Task description: Copy, word for word, the lines below from the one containing "School of Yoga" up to and including the one containing "Metric imperial and", with pictures left out.

Data excerpts:
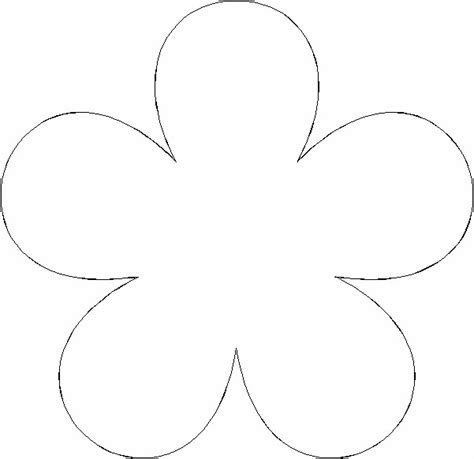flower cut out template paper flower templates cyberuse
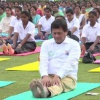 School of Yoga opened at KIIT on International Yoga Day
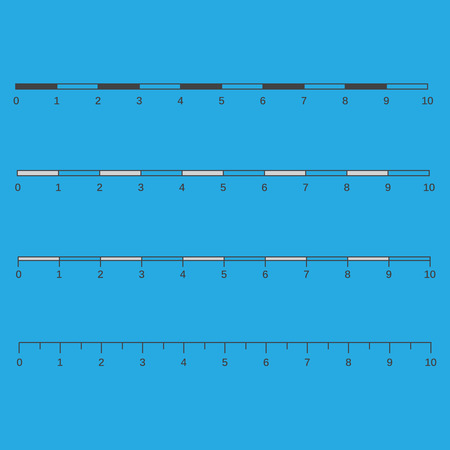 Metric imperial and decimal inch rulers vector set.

==

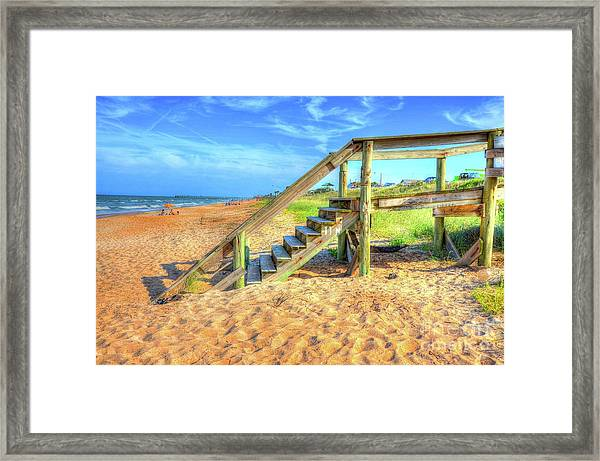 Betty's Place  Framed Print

Finished task:
 School of Yoga opened at KIIT on International Yoga Day
 Metric imperial and decimal inch rulers vector set.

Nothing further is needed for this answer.